**What is required**:
Copy the lines word for word, from the line containing "As the photograph" up to and including the final line of the entries.
____ Data for the task
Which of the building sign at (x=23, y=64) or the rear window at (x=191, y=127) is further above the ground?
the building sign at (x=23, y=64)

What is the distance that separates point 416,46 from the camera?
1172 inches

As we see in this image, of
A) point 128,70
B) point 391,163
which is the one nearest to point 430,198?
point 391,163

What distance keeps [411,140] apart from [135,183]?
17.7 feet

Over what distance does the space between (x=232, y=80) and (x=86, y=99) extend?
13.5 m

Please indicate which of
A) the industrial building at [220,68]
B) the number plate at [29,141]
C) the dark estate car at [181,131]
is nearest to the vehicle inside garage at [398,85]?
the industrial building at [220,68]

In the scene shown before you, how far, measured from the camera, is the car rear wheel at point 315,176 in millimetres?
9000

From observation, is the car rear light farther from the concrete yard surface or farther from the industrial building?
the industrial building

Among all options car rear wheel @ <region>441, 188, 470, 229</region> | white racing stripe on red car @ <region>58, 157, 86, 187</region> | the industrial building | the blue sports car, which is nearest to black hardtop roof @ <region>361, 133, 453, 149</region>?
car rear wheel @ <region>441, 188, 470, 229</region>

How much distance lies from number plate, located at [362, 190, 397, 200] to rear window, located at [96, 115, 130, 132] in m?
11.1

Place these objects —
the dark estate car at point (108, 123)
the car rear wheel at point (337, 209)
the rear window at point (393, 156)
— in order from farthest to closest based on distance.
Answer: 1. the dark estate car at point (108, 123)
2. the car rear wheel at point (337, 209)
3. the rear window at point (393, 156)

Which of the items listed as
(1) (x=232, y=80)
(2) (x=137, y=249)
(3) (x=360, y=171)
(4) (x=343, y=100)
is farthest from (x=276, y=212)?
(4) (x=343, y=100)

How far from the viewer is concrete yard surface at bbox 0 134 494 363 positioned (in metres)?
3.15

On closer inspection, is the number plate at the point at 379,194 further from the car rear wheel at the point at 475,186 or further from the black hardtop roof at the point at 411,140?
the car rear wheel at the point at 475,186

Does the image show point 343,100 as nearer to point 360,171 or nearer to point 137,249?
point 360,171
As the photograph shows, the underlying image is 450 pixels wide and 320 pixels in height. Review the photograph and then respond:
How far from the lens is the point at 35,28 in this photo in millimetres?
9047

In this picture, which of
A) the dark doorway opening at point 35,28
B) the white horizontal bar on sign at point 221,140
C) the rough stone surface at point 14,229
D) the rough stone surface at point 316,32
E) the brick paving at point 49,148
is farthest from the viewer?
________
**Answer to this task**:
As the photograph shows, the underlying image is 450 pixels wide and 320 pixels in height. Review the photograph and then respond:
How far from the lens is the point at 35,28 in this photo in millimetres?
9047

In this picture, which of
A) the dark doorway opening at point 35,28
B) the white horizontal bar on sign at point 221,140
C) the rough stone surface at point 14,229
D) the rough stone surface at point 316,32
E) the brick paving at point 49,148
is farthest from the viewer?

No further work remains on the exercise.